Texte à lire ->
Sa relation avec « Le Grand Marin » laisse entrevoir la possibilité de se poser, de vivre en couple dans une maison, d’avoir peut-être un enfant. Mais à travers cette relation, on sent surtout le besoin farouche de Lili d’être libre, de ne pas avoir de contraintes personnelles, d’attaches. Vivre dans une maison l’insupporte comme lorsqu’elle passe quelques jours de congés avec Jude chez un couple d’amis de celui-ci, qui mènent une vie « normale » : deux enfants, une jolie maison, des métiers stables. Lili s’ennuie, étouffe…elle aime être avec des marginaux, être sur la route, dormir dans des voitures, ne rien devoir à personne. Pourtant ce n’est pas une zonarde, elle travaille, et dur, a une conscience professionnelle et respecte les règles à bord, ne boit pas sur le bateau contrairement à d’autres, a des projets et des buts. Elle est juste éprise de liberté.
J’ai été très agréablement surprise par la plume de Catherine Poulain qui sait très bien créer des atmosphères, décrire des situations, créer des personnages très incarnés. A travers ses descriptions on accompagne vraiment Lili, sur le bateau ou à terre. Difficile de ne pas s’attacher à la jeune femme qui veut vivre d’une certaine manière et s’en donne les moyens, sort en permanence de sa zone de confort, se met en danger, se fait respecter dans un milieu où elle est à la fois femme, étrangère et novice. J’ai lu dans certains billets que le récit tournait parfois en rond, et effectivement c’est le cas, mais je pense que cela dépeint bien la routine de la pêche mais aussi l’état d’esprit de certains personnages rencontrés voire même parfois de Lili quand ils sont à terre : des journées sans vrai but, à boire et à attendre un bateau ou une nouvelle campagne de pêche, à parler de projets qui ne se réaliseront sans doute pas car les hommes sont trop accros à la pêche, envisagent de tourner la page pour s’installer dans un autre Etat en rejoignant femme et enfants, en achetant une maison, mais rempilent indéfiniment. « Le Grand Marin » de Catherine Poulain est un très beau premier roman, et un superbe portrait de femme. Vu toutes les expériences qu’a vécues l’auteure – au choix employée d’une conserverie en Islande, barmaid à Hong Kong, bergère dans les Alpes, viticultrice dans le Médoc…et je pense que la liste est non exhaustive… – j’ai hâte de lire son prochain roman!
Publié en Février 2016 aux Editions de l’Olivier, 372 pages.
32e participation au Challenge Rentrée Hiver 2016 organisé par Laure de MicMélo
Je ne sais pas pourquoi mais malgré tous les avis positifs, les prix etc… je n’arrive pas à me dire que ce roman est fait pour moi. J’ai tort peut-être… J’attendrai sa sortie poche, ça vaut mieux 😉
ou l’emprunt à la médiathèque 🙂
je vote pour la BM ! j’ai vu une itw d’elle à la télé et cela a attisé ma curiosité mais bon d’abord la PàL et le Festival America 😉
entre la PAL, le Festival America et la Rentrée Littéraire, ça devient compliqué 😀 c’est pour ça que je voulais profiter de l’été pour rattraper les lectures qui me faisaient vraiment envie avant d’arriver à Septembre et me retrouver noyée sous les envies!

Données fournies ->

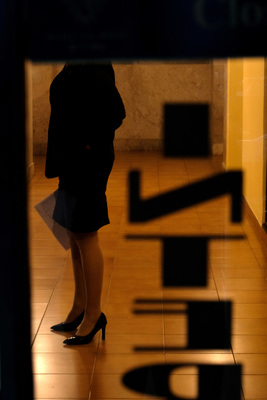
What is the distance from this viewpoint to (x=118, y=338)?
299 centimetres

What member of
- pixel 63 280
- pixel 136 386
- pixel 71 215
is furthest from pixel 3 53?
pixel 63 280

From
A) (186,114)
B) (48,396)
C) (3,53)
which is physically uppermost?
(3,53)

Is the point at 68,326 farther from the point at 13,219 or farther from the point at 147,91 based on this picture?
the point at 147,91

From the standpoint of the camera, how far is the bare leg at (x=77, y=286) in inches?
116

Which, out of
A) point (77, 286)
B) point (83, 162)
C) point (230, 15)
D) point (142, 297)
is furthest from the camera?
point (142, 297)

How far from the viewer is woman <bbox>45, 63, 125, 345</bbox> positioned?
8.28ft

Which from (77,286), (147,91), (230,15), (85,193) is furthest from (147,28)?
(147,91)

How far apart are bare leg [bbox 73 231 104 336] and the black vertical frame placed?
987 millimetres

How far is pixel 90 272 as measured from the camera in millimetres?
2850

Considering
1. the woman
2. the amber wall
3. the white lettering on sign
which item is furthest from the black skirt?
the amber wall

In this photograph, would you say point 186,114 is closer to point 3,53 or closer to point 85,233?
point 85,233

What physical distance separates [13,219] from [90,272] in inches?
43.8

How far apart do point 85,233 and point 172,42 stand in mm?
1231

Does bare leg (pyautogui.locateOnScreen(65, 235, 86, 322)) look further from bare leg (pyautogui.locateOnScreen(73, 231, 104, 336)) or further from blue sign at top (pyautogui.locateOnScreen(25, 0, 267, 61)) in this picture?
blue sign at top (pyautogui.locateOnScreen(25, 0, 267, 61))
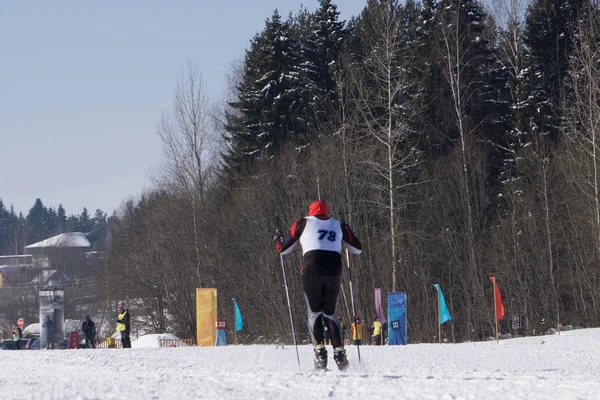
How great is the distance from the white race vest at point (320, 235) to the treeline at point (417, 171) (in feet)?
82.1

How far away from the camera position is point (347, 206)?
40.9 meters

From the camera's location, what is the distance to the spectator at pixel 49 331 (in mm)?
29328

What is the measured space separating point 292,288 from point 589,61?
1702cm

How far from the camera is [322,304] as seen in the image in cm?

---

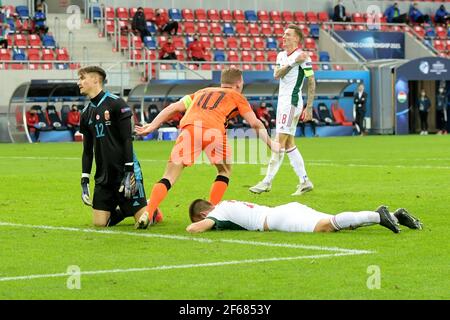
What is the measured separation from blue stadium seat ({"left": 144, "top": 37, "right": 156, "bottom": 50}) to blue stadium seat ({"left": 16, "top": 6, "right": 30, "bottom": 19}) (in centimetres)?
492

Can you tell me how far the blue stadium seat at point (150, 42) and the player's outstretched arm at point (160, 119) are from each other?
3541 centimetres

Travail à faire ->
A. Recopiez le passage du texte à lire qui va de « Publié en Février » jusqu'à « sous les envies! » inclus.
B. Reproduisez à l'identique les lignes des enregistrements, depuis la ligne contenant « How far from the viewer » jusqu'à la ligne contenant « 40.9 meters » incluse. Ne reprenez pas les images dans votre réponse.
Le texte et les enregistrements ne proviennent pas de la même source.

Résultats par consigne ->
A.
Publié en Février 2016 aux Editions de l’Olivier, 372 pages.
32e participation au Challenge Rentrée Hiver 2016 organisé par Laure de MicMélo
Je ne sais pas pourquoi mais malgré tous les avis positifs, les prix etc… je n’arrive pas à me dire que ce roman est fait pour moi. J’ai tort peut-être… J’attendrai sa sortie poche, ça vaut mieux 😉
ou l’emprunt à la médiathèque 🙂
je vote pour la BM ! j’ai vu une itw d’elle à la télé et cela a attisé ma curiosité mais bon d’abord la PàL et le Festival America 😉
entre la PAL, le Festival America et la Rentrée Littéraire, ça devient compliqué 😀 c’est pour ça que je voulais profiter de l’été pour rattraper les lectures qui me faisaient vraiment envie avant d’arriver à Septembre et me retrouver noyée sous les envies!

B.
How far from the viewer is woman <bbox>45, 63, 125, 345</bbox> positioned?
8.28ft

Which from (77,286), (147,91), (230,15), (85,193) is furthest from (147,28)?
(147,91)

How far apart are bare leg [bbox 73 231 104 336] and the black vertical frame placed?
987 millimetres

How far is pixel 90 272 as measured from the camera in millimetres?
2850

Considering
1. the woman
2. the amber wall
3. the white lettering on sign
which item is furthest from the black skirt?
the amber wall

In this photograph, would you say point 186,114 is closer to point 3,53 or closer to point 85,233?
point 85,233

What physical distance separates [13,219] from [90,272] in inches?
43.8

How far apart do point 85,233 and point 172,42 stand in mm?
1231

Does bare leg (pyautogui.locateOnScreen(65, 235, 86, 322)) look further from bare leg (pyautogui.locateOnScreen(73, 231, 104, 336)) or further from blue sign at top (pyautogui.locateOnScreen(25, 0, 267, 61)) in this picture?
blue sign at top (pyautogui.locateOnScreen(25, 0, 267, 61))
How great is the distance from the white race vest at point (320, 235) to the treeline at point (417, 171) (in feet)?
82.1

How far away from the camera position is point (347, 206)?
40.9 meters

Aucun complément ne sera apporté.